Russian Pointe® Retailer: Dee's Dancewear
For the past 37 years, dancers of all ages in the Phoenix metropolitan area have relied on Dee’s Dancewear for all of their dance shoes and dancewear needs.
The store’s namesake is Dee Render, who taught dance for 20 years in Chicago before moving with her husband and three sons to Arizona in the 1970s because her husband, Ray, was suffering from arthritis.
After teaching dance for a few years at local studios, Dee decided to use her knowledge of dance to open a dancewear store in Mesa, AZ, and her business exploded. By 1991, the Renders were running three different stores in the Phoenix area and catering to dancers of all types.
Dee passed away in 2003, and today, two of her sons, Scott and Barry, carry on Dee’s legacy of providing good customer service and quality dancewear to the next generation of dancers.
Jamie Hehl, general manager at Dee’s Dancewear, says part of providing good customer service is carrying the latest styles and responding to what customers are asking for. “You have to change with the times,” she says. “You have to keep everything fresh.”
In fact, when Hehl met Aleksandra Efimova at the Dance Retailer News Expo in Las Vegas a few years ago, she decided to place an order because several girls had come into the store requesting Russian Pointe® shoes.
“I like that you have all the different models that accommodate many different shapes of feet,” Hehl says.
She says she also likes the fact that Russian Pointe® shoes cater to girls with wider feet, because in a warm climate, such as Phoenix, girls often wear flip-flops all year long, which make their feet flatten out and get wider.

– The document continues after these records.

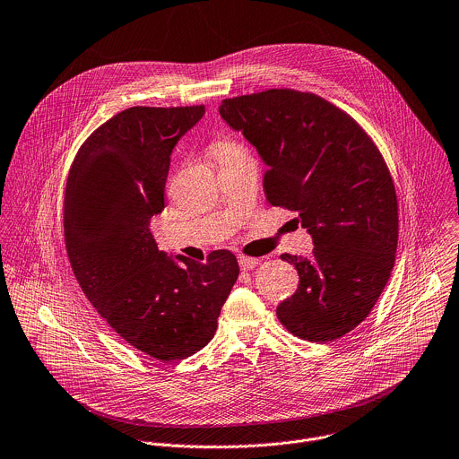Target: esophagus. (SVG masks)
<instances>
[{"label":"esophagus","instance_id":"esophagus-1","mask_svg":"<svg viewBox=\"0 0 459 459\" xmlns=\"http://www.w3.org/2000/svg\"><path fill=\"white\" fill-rule=\"evenodd\" d=\"M238 261H239L241 270H252V268H255V266L259 264V259H255V257H247V255H239Z\"/></svg>","mask_w":459,"mask_h":459}]
</instances>
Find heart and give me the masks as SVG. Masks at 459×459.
Masks as SVG:
<instances>
[{
    "label": "heart",
    "instance_id": "obj_1",
    "mask_svg": "<svg viewBox=\"0 0 459 459\" xmlns=\"http://www.w3.org/2000/svg\"><path fill=\"white\" fill-rule=\"evenodd\" d=\"M238 148H241V146H239L238 143L230 141V139H216V141L211 144V155L214 157V160H218V159L225 157L227 153H230V152H234V150H238Z\"/></svg>",
    "mask_w": 459,
    "mask_h": 459
}]
</instances>
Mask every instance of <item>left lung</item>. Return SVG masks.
<instances>
[{
	"instance_id": "obj_1",
	"label": "left lung",
	"mask_w": 459,
	"mask_h": 459,
	"mask_svg": "<svg viewBox=\"0 0 459 459\" xmlns=\"http://www.w3.org/2000/svg\"><path fill=\"white\" fill-rule=\"evenodd\" d=\"M221 117L266 164L264 193L299 212L313 255L281 259L299 272L279 322L307 342L354 331L379 300L395 264L399 205L390 169L363 126L313 92L268 89L227 98Z\"/></svg>"
}]
</instances>
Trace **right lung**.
I'll return each instance as SVG.
<instances>
[{
	"mask_svg": "<svg viewBox=\"0 0 459 459\" xmlns=\"http://www.w3.org/2000/svg\"><path fill=\"white\" fill-rule=\"evenodd\" d=\"M204 105L130 107L80 146L64 193L73 273L98 315L139 352L180 361L214 336L239 275L230 250L207 263L159 252L150 220L164 209L169 155Z\"/></svg>",
	"mask_w": 459,
	"mask_h": 459,
	"instance_id": "obj_1",
	"label": "right lung"
}]
</instances>
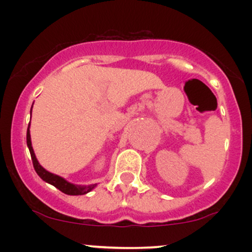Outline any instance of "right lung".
<instances>
[{"mask_svg":"<svg viewBox=\"0 0 252 252\" xmlns=\"http://www.w3.org/2000/svg\"><path fill=\"white\" fill-rule=\"evenodd\" d=\"M31 115H32V110H31ZM27 146H28V149H30L32 161H33V166H34V169H35L36 174L39 175L43 181L53 185L54 187H57L58 189L62 190L63 193H65V194H68V195H83V194H86V193H89L90 190H92L94 187H96V184L90 185V186H78V185H73L71 184V182L66 181L65 179L62 178V176L47 172V170L43 168L41 164L39 163V161L36 160L33 147H32L30 124H28V129H27Z\"/></svg>","mask_w":252,"mask_h":252,"instance_id":"add662e5","label":"right lung"}]
</instances>
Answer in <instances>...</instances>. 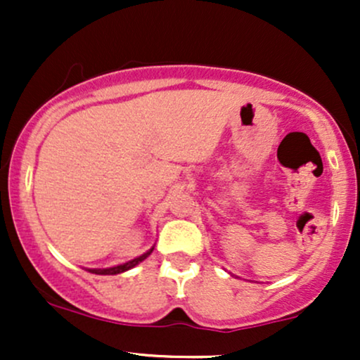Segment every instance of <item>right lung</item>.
Wrapping results in <instances>:
<instances>
[{"mask_svg": "<svg viewBox=\"0 0 360 360\" xmlns=\"http://www.w3.org/2000/svg\"><path fill=\"white\" fill-rule=\"evenodd\" d=\"M152 250H154V247L152 249H148L146 254L139 255V257L128 260L125 264H120V266H115V267H108V269H88L89 272H93V274H100V276H113V274H120V272H125L128 269H131V267H135L137 264L142 262V260H146L148 255L152 254Z\"/></svg>", "mask_w": 360, "mask_h": 360, "instance_id": "1", "label": "right lung"}]
</instances>
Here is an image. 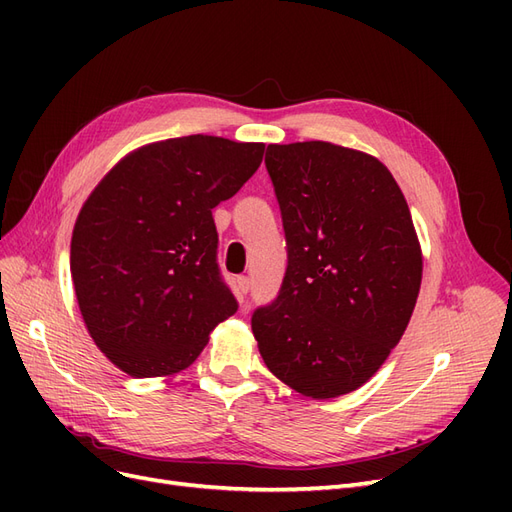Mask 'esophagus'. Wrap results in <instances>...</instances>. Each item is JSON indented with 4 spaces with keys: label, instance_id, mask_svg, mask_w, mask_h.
Segmentation results:
<instances>
[{
    "label": "esophagus",
    "instance_id": "obj_1",
    "mask_svg": "<svg viewBox=\"0 0 512 512\" xmlns=\"http://www.w3.org/2000/svg\"><path fill=\"white\" fill-rule=\"evenodd\" d=\"M235 286H237V294H239V297H245L247 290H250V280H247L245 275H241V277H237Z\"/></svg>",
    "mask_w": 512,
    "mask_h": 512
}]
</instances>
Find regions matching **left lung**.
<instances>
[{
    "mask_svg": "<svg viewBox=\"0 0 512 512\" xmlns=\"http://www.w3.org/2000/svg\"><path fill=\"white\" fill-rule=\"evenodd\" d=\"M288 269L252 331L271 374L309 399L363 386L399 344L423 280L412 213L365 151L307 141L267 147Z\"/></svg>",
    "mask_w": 512,
    "mask_h": 512,
    "instance_id": "left-lung-1",
    "label": "left lung"
}]
</instances>
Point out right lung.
<instances>
[{
	"mask_svg": "<svg viewBox=\"0 0 512 512\" xmlns=\"http://www.w3.org/2000/svg\"><path fill=\"white\" fill-rule=\"evenodd\" d=\"M265 143L192 134L123 156L87 196L70 273L87 333L132 378L188 369L237 312L211 209L239 192Z\"/></svg>",
	"mask_w": 512,
	"mask_h": 512,
	"instance_id": "obj_1",
	"label": "right lung"
}]
</instances>
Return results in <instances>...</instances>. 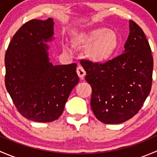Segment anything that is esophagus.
<instances>
[{
	"label": "esophagus",
	"instance_id": "esophagus-1",
	"mask_svg": "<svg viewBox=\"0 0 157 157\" xmlns=\"http://www.w3.org/2000/svg\"><path fill=\"white\" fill-rule=\"evenodd\" d=\"M77 75L79 76V77H80L81 80H83V79L84 78L85 76H86V71H84L83 67H81V66H79V67H77Z\"/></svg>",
	"mask_w": 157,
	"mask_h": 157
}]
</instances>
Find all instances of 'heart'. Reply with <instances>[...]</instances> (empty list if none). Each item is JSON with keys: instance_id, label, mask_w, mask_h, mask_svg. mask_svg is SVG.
Masks as SVG:
<instances>
[{"instance_id": "heart-1", "label": "heart", "mask_w": 157, "mask_h": 157, "mask_svg": "<svg viewBox=\"0 0 157 157\" xmlns=\"http://www.w3.org/2000/svg\"><path fill=\"white\" fill-rule=\"evenodd\" d=\"M71 43L75 47L85 48V57L89 61L101 64L114 56L119 47V36L115 30L98 26L74 33Z\"/></svg>"}]
</instances>
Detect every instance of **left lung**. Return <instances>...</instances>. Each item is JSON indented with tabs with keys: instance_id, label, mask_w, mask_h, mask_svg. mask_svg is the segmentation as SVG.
<instances>
[{
	"instance_id": "8db88e82",
	"label": "left lung",
	"mask_w": 157,
	"mask_h": 157,
	"mask_svg": "<svg viewBox=\"0 0 157 157\" xmlns=\"http://www.w3.org/2000/svg\"><path fill=\"white\" fill-rule=\"evenodd\" d=\"M124 53L105 64L80 61L92 86L90 105L98 120L120 124L138 112L152 86L153 58L144 33L132 20Z\"/></svg>"
}]
</instances>
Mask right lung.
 <instances>
[{
    "label": "right lung",
    "mask_w": 157,
    "mask_h": 157,
    "mask_svg": "<svg viewBox=\"0 0 157 157\" xmlns=\"http://www.w3.org/2000/svg\"><path fill=\"white\" fill-rule=\"evenodd\" d=\"M54 21L32 20L16 33L5 55V86L18 112L36 122H51L64 111L78 83L77 64L53 65L45 42L54 39Z\"/></svg>",
    "instance_id": "add662e5"
}]
</instances>
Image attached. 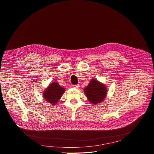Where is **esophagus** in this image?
<instances>
[{
    "instance_id": "obj_1",
    "label": "esophagus",
    "mask_w": 154,
    "mask_h": 154,
    "mask_svg": "<svg viewBox=\"0 0 154 154\" xmlns=\"http://www.w3.org/2000/svg\"><path fill=\"white\" fill-rule=\"evenodd\" d=\"M73 87L74 88H79L80 87V85L79 84H77V85H74Z\"/></svg>"
}]
</instances>
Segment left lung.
I'll list each match as a JSON object with an SVG mask.
<instances>
[{
	"instance_id": "left-lung-1",
	"label": "left lung",
	"mask_w": 154,
	"mask_h": 154,
	"mask_svg": "<svg viewBox=\"0 0 154 154\" xmlns=\"http://www.w3.org/2000/svg\"><path fill=\"white\" fill-rule=\"evenodd\" d=\"M84 91L88 100L94 104L101 103L107 94L105 85L95 79L90 81L88 85L84 89Z\"/></svg>"
}]
</instances>
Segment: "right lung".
Masks as SVG:
<instances>
[{
	"instance_id": "1",
	"label": "right lung",
	"mask_w": 154,
	"mask_h": 154,
	"mask_svg": "<svg viewBox=\"0 0 154 154\" xmlns=\"http://www.w3.org/2000/svg\"><path fill=\"white\" fill-rule=\"evenodd\" d=\"M64 91L65 89L58 83L53 82L44 91V97L48 103L54 105L58 102Z\"/></svg>"
}]
</instances>
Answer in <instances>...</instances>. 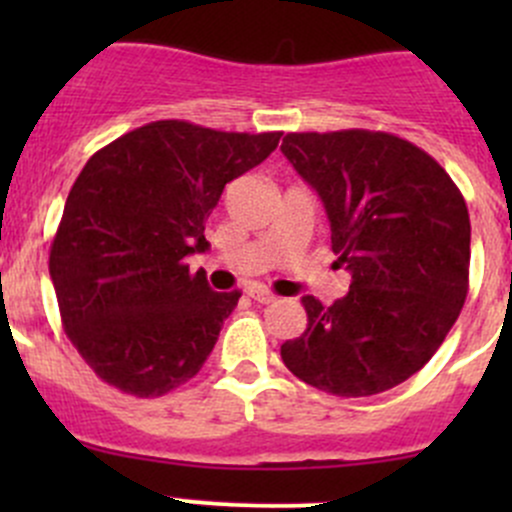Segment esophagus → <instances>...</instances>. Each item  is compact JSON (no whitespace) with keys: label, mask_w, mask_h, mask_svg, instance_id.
<instances>
[{"label":"esophagus","mask_w":512,"mask_h":512,"mask_svg":"<svg viewBox=\"0 0 512 512\" xmlns=\"http://www.w3.org/2000/svg\"><path fill=\"white\" fill-rule=\"evenodd\" d=\"M247 294H250V297L255 299V302H260V304L275 302V294L267 292V289H262V287H250V289H247Z\"/></svg>","instance_id":"1"}]
</instances>
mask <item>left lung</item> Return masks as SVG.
I'll return each mask as SVG.
<instances>
[{
    "instance_id": "left-lung-1",
    "label": "left lung",
    "mask_w": 512,
    "mask_h": 512,
    "mask_svg": "<svg viewBox=\"0 0 512 512\" xmlns=\"http://www.w3.org/2000/svg\"><path fill=\"white\" fill-rule=\"evenodd\" d=\"M282 153L322 198L334 255L352 272L332 307L302 297L307 329L282 344V361L332 396L394 389L436 354L466 302V200L436 160L394 133H287Z\"/></svg>"
}]
</instances>
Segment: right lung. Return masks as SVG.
Listing matches in <instances>:
<instances>
[{
	"label": "right lung",
	"mask_w": 512,
	"mask_h": 512,
	"mask_svg": "<svg viewBox=\"0 0 512 512\" xmlns=\"http://www.w3.org/2000/svg\"><path fill=\"white\" fill-rule=\"evenodd\" d=\"M275 133L153 121L96 151L49 252L66 337L101 381L153 399L193 379L242 292H213L185 257L225 185L260 165Z\"/></svg>",
	"instance_id": "add662e5"
}]
</instances>
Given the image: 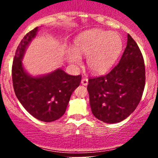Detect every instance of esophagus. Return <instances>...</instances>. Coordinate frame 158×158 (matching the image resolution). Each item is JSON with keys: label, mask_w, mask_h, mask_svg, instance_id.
<instances>
[{"label": "esophagus", "mask_w": 158, "mask_h": 158, "mask_svg": "<svg viewBox=\"0 0 158 158\" xmlns=\"http://www.w3.org/2000/svg\"><path fill=\"white\" fill-rule=\"evenodd\" d=\"M81 85H85V86H86V85H88V78H82V79H81Z\"/></svg>", "instance_id": "obj_1"}]
</instances>
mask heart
I'll return each instance as SVG.
<instances>
[{"label":"heart","instance_id":"b5f03b06","mask_svg":"<svg viewBox=\"0 0 158 158\" xmlns=\"http://www.w3.org/2000/svg\"><path fill=\"white\" fill-rule=\"evenodd\" d=\"M123 49V40L118 32L96 28L77 36L73 50H68L67 58L73 64H79L80 56H86L87 65L90 71L102 74L114 66Z\"/></svg>","mask_w":158,"mask_h":158}]
</instances>
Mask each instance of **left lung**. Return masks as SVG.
Listing matches in <instances>:
<instances>
[{
  "label": "left lung",
  "mask_w": 158,
  "mask_h": 158,
  "mask_svg": "<svg viewBox=\"0 0 158 158\" xmlns=\"http://www.w3.org/2000/svg\"><path fill=\"white\" fill-rule=\"evenodd\" d=\"M146 81L143 57L128 34L119 62L106 75L90 78L87 87L92 113L106 123H117L134 111L142 98Z\"/></svg>",
  "instance_id": "left-lung-1"
}]
</instances>
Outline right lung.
<instances>
[{"instance_id": "obj_1", "label": "right lung", "mask_w": 158, "mask_h": 158, "mask_svg": "<svg viewBox=\"0 0 158 158\" xmlns=\"http://www.w3.org/2000/svg\"><path fill=\"white\" fill-rule=\"evenodd\" d=\"M37 31L35 27L27 33L17 48L12 67V84L18 99L29 113L43 122H52L65 113L70 96L79 85L81 76H70L61 69L40 77L27 74L21 59Z\"/></svg>"}]
</instances>
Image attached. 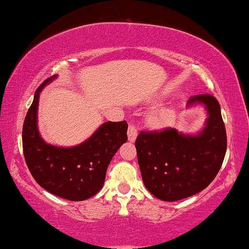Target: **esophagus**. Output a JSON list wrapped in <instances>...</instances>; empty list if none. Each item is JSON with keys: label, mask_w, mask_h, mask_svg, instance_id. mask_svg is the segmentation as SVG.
I'll return each mask as SVG.
<instances>
[{"label": "esophagus", "mask_w": 249, "mask_h": 249, "mask_svg": "<svg viewBox=\"0 0 249 249\" xmlns=\"http://www.w3.org/2000/svg\"><path fill=\"white\" fill-rule=\"evenodd\" d=\"M137 134H138V130L134 124H130L128 128V140L130 142H134L137 139Z\"/></svg>", "instance_id": "34e87169"}]
</instances>
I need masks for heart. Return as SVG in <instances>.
<instances>
[{"label": "heart", "mask_w": 249, "mask_h": 249, "mask_svg": "<svg viewBox=\"0 0 249 249\" xmlns=\"http://www.w3.org/2000/svg\"><path fill=\"white\" fill-rule=\"evenodd\" d=\"M173 117L174 115L172 110L166 108L159 109L149 117V124L153 128H163L169 125L172 122Z\"/></svg>", "instance_id": "heart-1"}]
</instances>
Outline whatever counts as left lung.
<instances>
[{"label":"left lung","instance_id":"8db88e82","mask_svg":"<svg viewBox=\"0 0 249 249\" xmlns=\"http://www.w3.org/2000/svg\"><path fill=\"white\" fill-rule=\"evenodd\" d=\"M205 108V127L196 134L177 129L141 131L136 140L142 180L150 193L165 202L180 201L201 192L216 177L226 153L227 140L216 98L196 95L187 107Z\"/></svg>","mask_w":249,"mask_h":249}]
</instances>
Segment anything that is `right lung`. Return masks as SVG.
<instances>
[{"label":"right lung","instance_id":"right-lung-1","mask_svg":"<svg viewBox=\"0 0 249 249\" xmlns=\"http://www.w3.org/2000/svg\"><path fill=\"white\" fill-rule=\"evenodd\" d=\"M52 76L36 89L23 124V152L34 180L52 194L69 201H84L96 195L118 149L127 142L128 124L105 122L80 144L63 148L47 143L37 127L39 95Z\"/></svg>","mask_w":249,"mask_h":249}]
</instances>
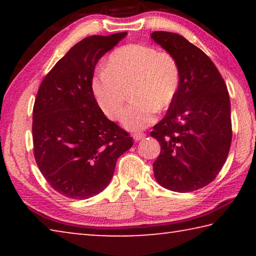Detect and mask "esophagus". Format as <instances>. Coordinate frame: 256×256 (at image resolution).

“Everything that you are doing in your pointe shoes with developing your arches is completely destroyed when you wear flip-flops,” Hehl says.
In addition to providing good customer service, Hehl says the other secret to Dee’s success has been their focus on building strong relationships with the nearby dance studios. Hehl says her employees regularly call each of the 120 nearby studio owners to ask them who the new teachers are, what types of brands they are requiring and even what trends the studio owners are seeing.
Although maintaining relationships with studios is time consuming, Hehl says it’s worth it, especially because the studios are a vital link to repeat customers.
“The reason we’ve survived and we keep going is … keeping up with what they’re requiring and then they keep sending people to you,” she says. “You can find out everything you need to know by being in touch with your studios.”